Are there other polynomials expansions other than the Taylor/Maclaurin one? And other non-polynomial expansion? [for the $\sin(x)$ function]

Answer 1

Better than Taylor series, there are Pade approximants which, around a point $x=a$ approximate a function by $$f(x)=\frac{\sum_{i=0}^m a_i (x-a)^i}{1+\sum_{i=1}^n b_i (x-a)^i}$$ For example, for $\sin(x)$ around $x=0$, you would have

$$\sin(x)=\frac{x-\frac{7 }{60}x^3 } {1+\frac{1}{20}x^2 }\tag 1$$ $$\sin(x)=\frac{x-\frac{53 }{396}x^3+\frac{551 }{166320}x^5} {1+\frac{13 }{396}x^2+\frac{5 }{11088}x^4}\tag 2$$

If you plot them for $0 \leq x \leq \frac \pi 2$, you will not see almost any difference with $\sin(x)$. For example, using $(1)$, the maximum error is $0.0042271$ and using $(2)$, the maximum error is $0.0000030$.

Using them, you could have a good estimate of the first root of the equation $\sin(x)=k x$ with $(k <1)$ at the price of a linear or quadratic equation in $x^2$. For example, using $(1)$, the approximate solution would be $$x^2=\frac{60 (1-k)}{3 k+7}$$ Using $k=\frac 12$, this would give $x=2 \sqrt{\frac{15}{17}}\approx 1.87867$ while the exact solution would be $\approx 1.89549$. Using $(2)$, the approximate solution would be $\approx 1.89552$.

Edit

Even if the expression corresponds to polynomials, you can build quite accurate approximation (for $0\leq x \leq \pi$) such as $$\sin(x)=\sum_{i=1}^n a_i y^i\qquad \text{using} \qquad y=(\pi-x) x$$ (have a look here).
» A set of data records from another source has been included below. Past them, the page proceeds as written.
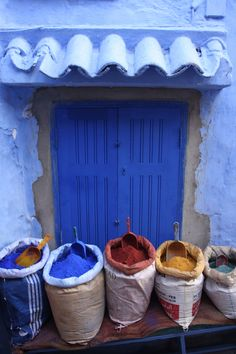 "postcardsfromsarah: ""Chefchaouen, Morocco """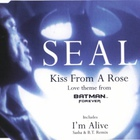 Seal - Kiss From A Rose (CDS)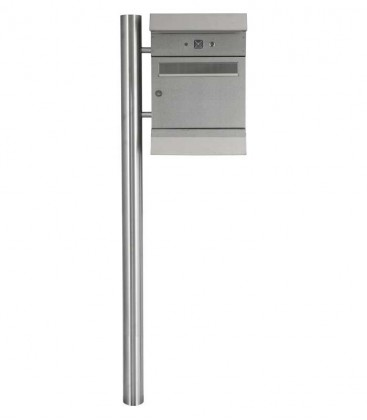 Letterbox MALYPSO-KOMBI with newspaper compartment, stainless steel
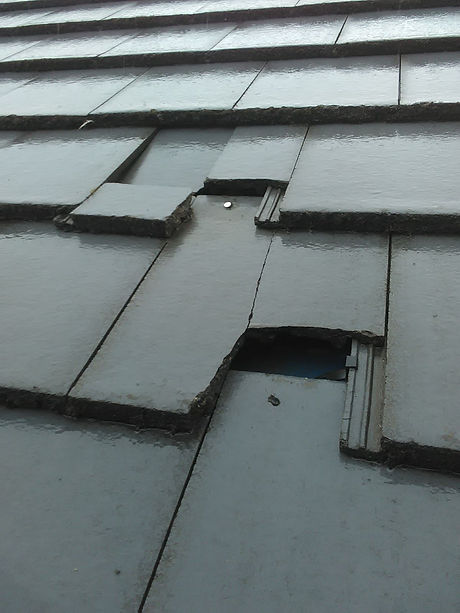 Damaged roof tiles in Clarkston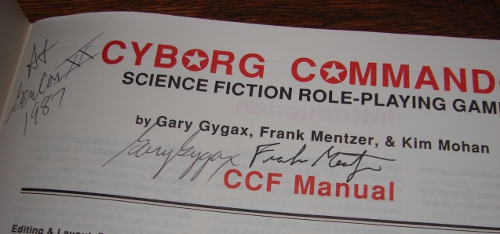 Signed Cyborg Commando rulebook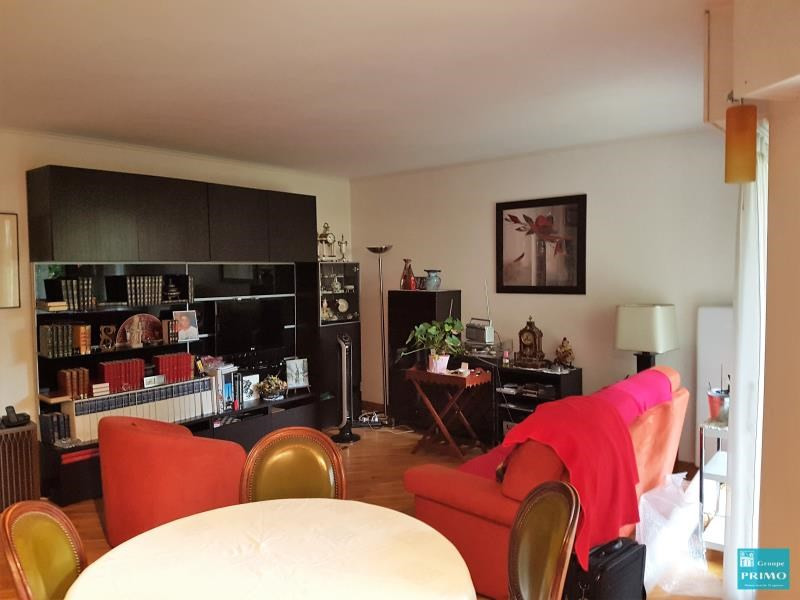 Vente appartement Antony 638 000€ - Photo 2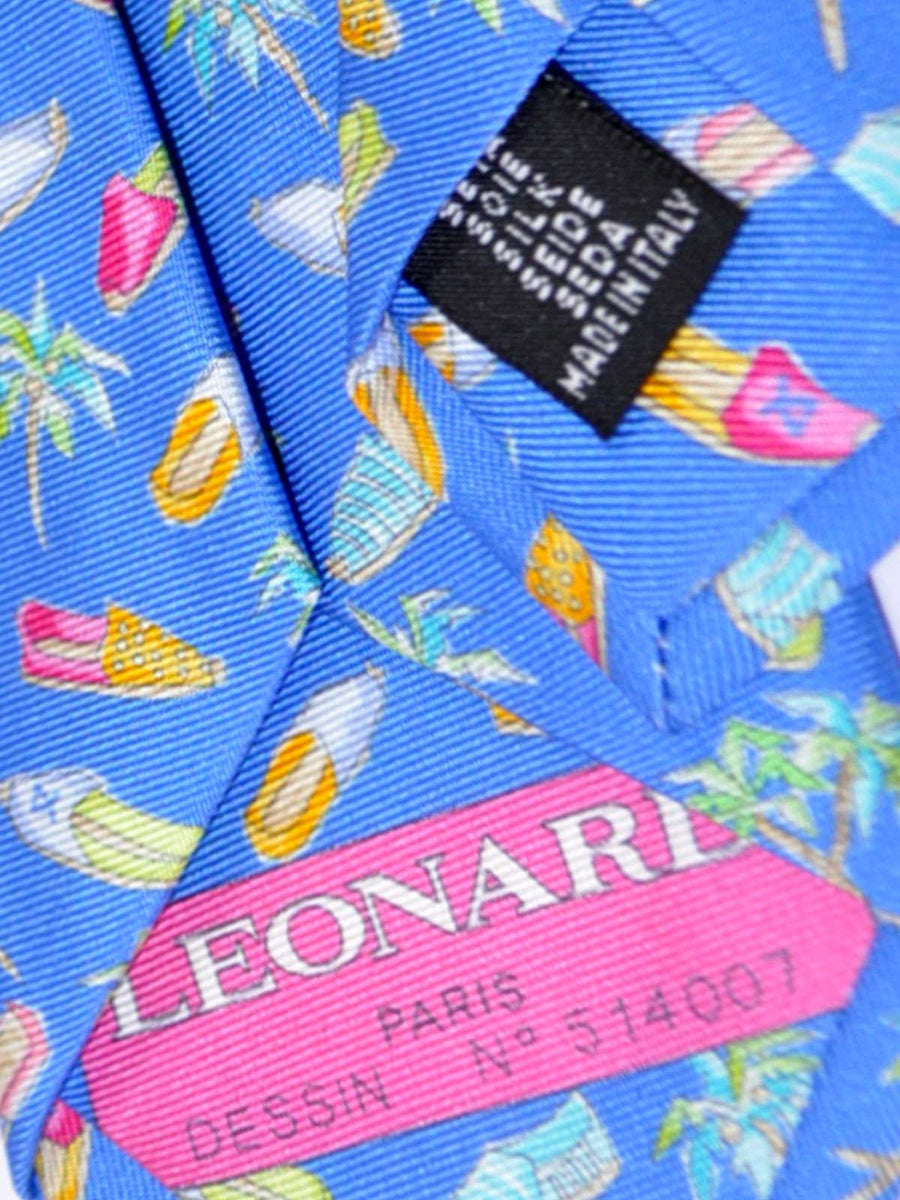 Leonard Tie Blue Alpargatas Shoe & Palm Trees - Narrow Cut Necktie FINAL SALE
Using again PadeApproximants this would give for example $$\sin(x)=\frac{\frac{1}{\pi }y+\frac{\left(12-\pi ^2\right) }{\pi ^3 \left(\pi ^2-6\right)}y^2 } {1-\frac{2 \left(\pi ^2-9\right) }{\pi ^2 \left(\pi ^2-6\right)}y+\frac{\left(-36-6 \pi ^2+\pi ^4\right) }{6 \pi ^4 \left(\pi ^2-6\right)}y^2 }$$